I wish it were true, but the earth is not cooling and there remains an upward curve in the temperature of our planet.
So next time you’re at a dinner party and someone says the earth is cooling and throws some air quotes up when he says “global warming,” here’s a simple way to explain it away.
Here are the average global temperature measurements up to this point as measured by NASA. You can see the red average line that has been marching up a pretty steep hill for many decades now:
There are other measurements of global temperature, for example this record is kept by the Met Office in the UK:
In fact, the Met Office also has a temperature graph that compares the global temperature measurements across the three main scientific agencies that keep such records:
It does not take a scientific eye to see that all the lines keep going up. But right now, there is an obsession amongst a small group of climate deniers (who are also not climate scientists) about the last decade of temperature change.
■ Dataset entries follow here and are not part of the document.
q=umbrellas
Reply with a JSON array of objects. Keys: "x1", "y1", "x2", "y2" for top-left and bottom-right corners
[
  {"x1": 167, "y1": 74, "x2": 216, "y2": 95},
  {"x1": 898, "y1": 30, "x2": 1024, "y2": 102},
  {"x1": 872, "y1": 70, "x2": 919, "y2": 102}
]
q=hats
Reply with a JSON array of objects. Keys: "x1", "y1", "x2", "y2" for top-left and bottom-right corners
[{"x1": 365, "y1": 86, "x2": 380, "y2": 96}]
What they are looking at is the flattening in the average global temperatures around 2000. But this is easily explained by the big spike in temperatures in 1989 and then again in 2005, which were both very above-average hot years due to the El Nino effect. Like back in high school when a couple of students get super-high marks, those El Nino years “throw the curve” and screw up the average:
After 1998 and 2005 global temperatures were not as hot, but still on the whole still much hotter than most years prior to 1998.
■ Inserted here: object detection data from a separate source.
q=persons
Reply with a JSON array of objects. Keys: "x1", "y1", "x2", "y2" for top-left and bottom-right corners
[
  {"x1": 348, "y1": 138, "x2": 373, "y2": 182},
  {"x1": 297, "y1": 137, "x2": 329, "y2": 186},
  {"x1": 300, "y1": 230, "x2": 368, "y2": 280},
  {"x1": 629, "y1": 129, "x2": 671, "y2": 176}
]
So the temperature is still clearly going up globally as can be seen by the long-term upward trend over time. But like any good conspiracy theory, if you look hard and long enough you will find “proof” of your theory — and the climate deniers seem to be clinging on to this latest proof pretty hard.
Take the Heartland Institute for example, an organization that has battled both the scientific realities of climate change and the impacts of tobacco products on public health for many years now.
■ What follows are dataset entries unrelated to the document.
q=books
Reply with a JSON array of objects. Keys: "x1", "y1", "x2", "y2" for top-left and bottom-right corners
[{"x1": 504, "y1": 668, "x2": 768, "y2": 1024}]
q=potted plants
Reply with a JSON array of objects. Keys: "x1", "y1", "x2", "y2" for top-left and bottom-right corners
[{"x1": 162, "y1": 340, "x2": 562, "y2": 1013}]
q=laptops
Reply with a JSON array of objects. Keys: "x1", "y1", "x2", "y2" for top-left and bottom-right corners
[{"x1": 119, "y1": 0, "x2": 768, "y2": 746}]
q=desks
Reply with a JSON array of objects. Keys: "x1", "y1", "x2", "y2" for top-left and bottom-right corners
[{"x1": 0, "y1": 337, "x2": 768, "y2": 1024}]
The Heartland Institute is claiming that temperatures in the United States over the past ten years have gone down slightly and that this should drive “a stake through the heart of alarmists claiming accelerating global warming.”
While others have taken Heartland to task over their latest misguided conclusions, I will simply point out that the United States represents a very small area of the globe — what scientists are talking about, and are concerned about is “global” warming.
And when it comes to the observed warming of the globe, the red line continues to march upward slowly but surely.